¡Oh, Fabio!

Luis Sánchez-Moliní

lmolini@grupojoly.com

Vindicación de la Sevilla agraria

La Sevilla agraria ya no es un síntoma del atraso secular, sino una de las esperanzas económicas de la ciudad

Estas mañanas de septiembre trae la brisa un tufo que los técnicos municipales achacan al estercolado de las fincas que enfajan la ciudad. Pese a que Sevilla, al igual que otras ciudades contemporáneas de su tamaño, ha intentado poner una barrera de alquitrán, tráfico y ruido entre el caserío y su alfoz, el campo busca y encuentra las rendijas para colarse en una urbe que, todos lo sabemos, sigue teniendo algunos de los rasgos de los pueblos grandes de la campiña, por lo menos en algunas calles, instituciones y liturgias más tradicionales.

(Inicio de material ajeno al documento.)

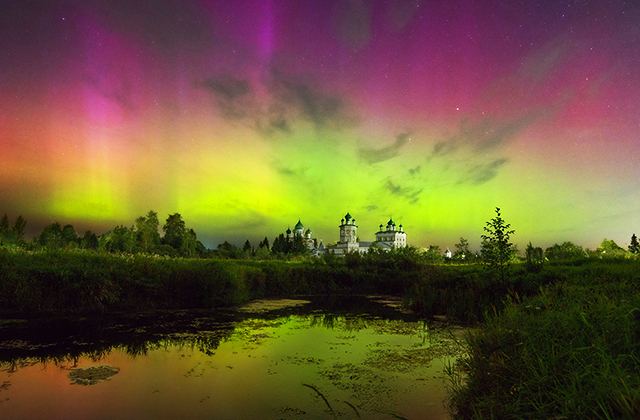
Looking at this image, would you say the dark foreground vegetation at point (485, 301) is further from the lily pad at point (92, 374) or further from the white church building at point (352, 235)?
the white church building at point (352, 235)

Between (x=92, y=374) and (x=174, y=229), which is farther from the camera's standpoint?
(x=174, y=229)

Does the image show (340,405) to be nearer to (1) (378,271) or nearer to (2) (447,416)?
(2) (447,416)

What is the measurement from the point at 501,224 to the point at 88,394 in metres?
12.0

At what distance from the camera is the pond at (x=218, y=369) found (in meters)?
4.77

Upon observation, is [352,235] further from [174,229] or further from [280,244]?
[174,229]

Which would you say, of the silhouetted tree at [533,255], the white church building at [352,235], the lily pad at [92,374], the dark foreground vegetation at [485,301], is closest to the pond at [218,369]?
the lily pad at [92,374]

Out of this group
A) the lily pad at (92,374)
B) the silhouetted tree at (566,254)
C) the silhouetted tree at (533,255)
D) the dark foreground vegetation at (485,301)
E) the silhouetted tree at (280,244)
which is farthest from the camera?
the silhouetted tree at (280,244)

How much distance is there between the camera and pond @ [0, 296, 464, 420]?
15.6 feet

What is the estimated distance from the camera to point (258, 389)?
548 cm

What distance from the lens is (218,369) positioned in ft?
20.8

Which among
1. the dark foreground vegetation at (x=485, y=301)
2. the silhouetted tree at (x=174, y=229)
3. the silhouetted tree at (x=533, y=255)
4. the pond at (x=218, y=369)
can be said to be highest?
the silhouetted tree at (x=174, y=229)

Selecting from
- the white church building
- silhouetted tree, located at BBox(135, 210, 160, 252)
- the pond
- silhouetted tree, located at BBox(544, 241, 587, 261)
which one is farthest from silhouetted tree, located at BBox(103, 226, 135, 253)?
the white church building

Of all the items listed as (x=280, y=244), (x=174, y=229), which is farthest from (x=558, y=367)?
(x=280, y=244)

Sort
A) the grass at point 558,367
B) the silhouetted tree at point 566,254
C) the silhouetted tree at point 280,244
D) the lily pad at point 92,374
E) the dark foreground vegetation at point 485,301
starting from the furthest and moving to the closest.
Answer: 1. the silhouetted tree at point 280,244
2. the silhouetted tree at point 566,254
3. the lily pad at point 92,374
4. the dark foreground vegetation at point 485,301
5. the grass at point 558,367
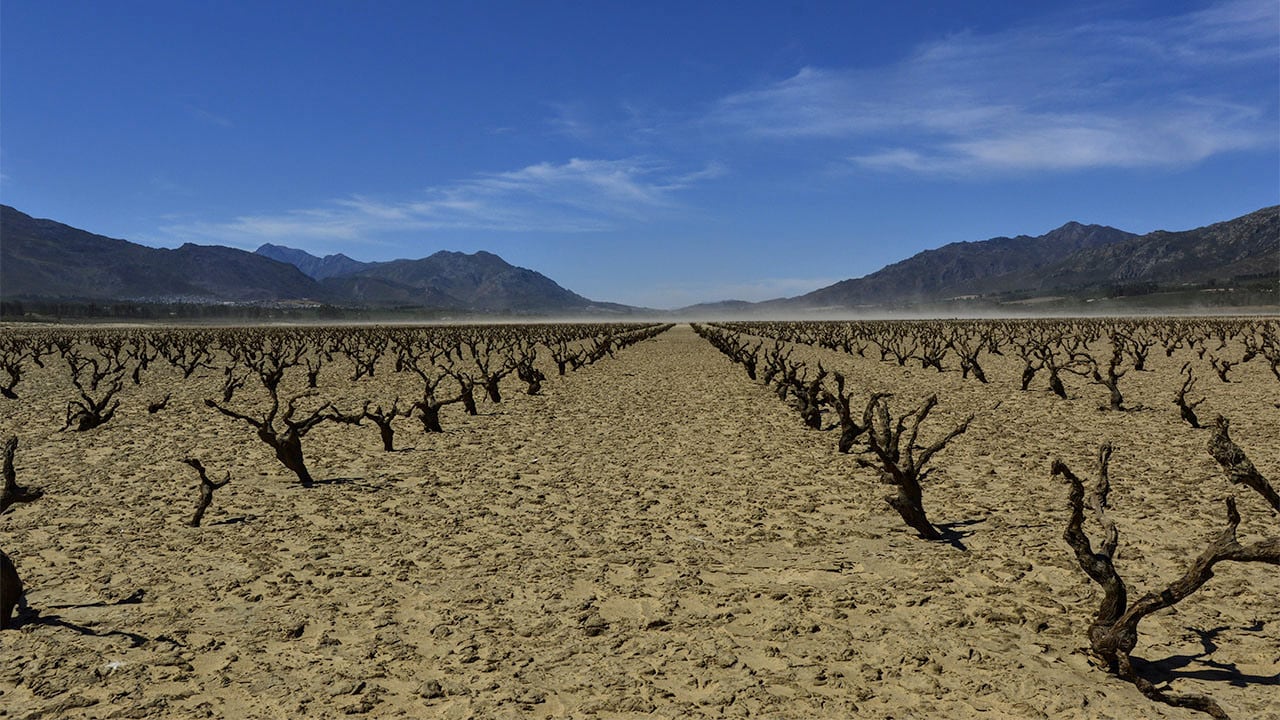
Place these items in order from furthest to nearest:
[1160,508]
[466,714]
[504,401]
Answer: [504,401] < [1160,508] < [466,714]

Dentro del discurso progresista al uso (tanto de derechas como de izquierdas) existe el lamento de que Sevilla sigue siendo una ciudad fundamentalmente agraria. Tras la clausura de las instituciones americanas en el XVIII, dicen, la urbe entró en una somnolencia cereal de la que no la despertaron del todo los primeros vagidos del motor de explosión y la industrialización. Sin embargo, el anhelo de una ciudad erizada de industrias, que ha marcado en gran parte las peroratas del periodismo local y las autoridades de los últimos 100 años, ha quedado definitivamente superado por la historia en forma de deslocalización y sociedad del conocimiento. Las chimeneas son ya parte del paisaje del Tercer Mundo y el sueño industrial ha sido sustituido por el tecnológico y el turístico. En Sevilla, sobra decirlo, hay más del segundo que del primero, y el magro proletariado es ya masa depauperada de viajeros low cost. Pero el campo sigue ahí y, para recordarlo, sólo hay que mirar al cerro de Santa Brígida o a las besanas que lindan con San Jerónimo.

A veces, para reivindicar su presencia, el campo llega a las casas en forma de sacos de naranjas, kilos de garbanzos y garrafas de aceite, regalos útiles que los agricultores sevillanos -ese paradójico producto histórico de los repartimientos y la desamortización- mandan a sus amigos y parientes desde fincas con nombres de santos y árboles. Son los agricultores (no confundir con su parodia, el campero) una fina destilación de los siglos, mezcla de cepas hispanorromanas con otras angloárabes, producto, al igual que los vinos generosos, de unir viejas y nuevas sangres, tradición e innovación. A su compañía debemos muy buenos momentos y el conocimiento -aunque muy superficial- de un universo poblado de antiguas palabras y labores. La Sevilla agraria, muerto el sueño industrial, ya no es un síntoma de nuestro atraso secular, sino uno de los potenciales económicos de la ciudad y la provincia, una de las pocas alternativas al monocultivo turístico. Ahí están los datos. El tiempo no ha hecho más que darle la razón.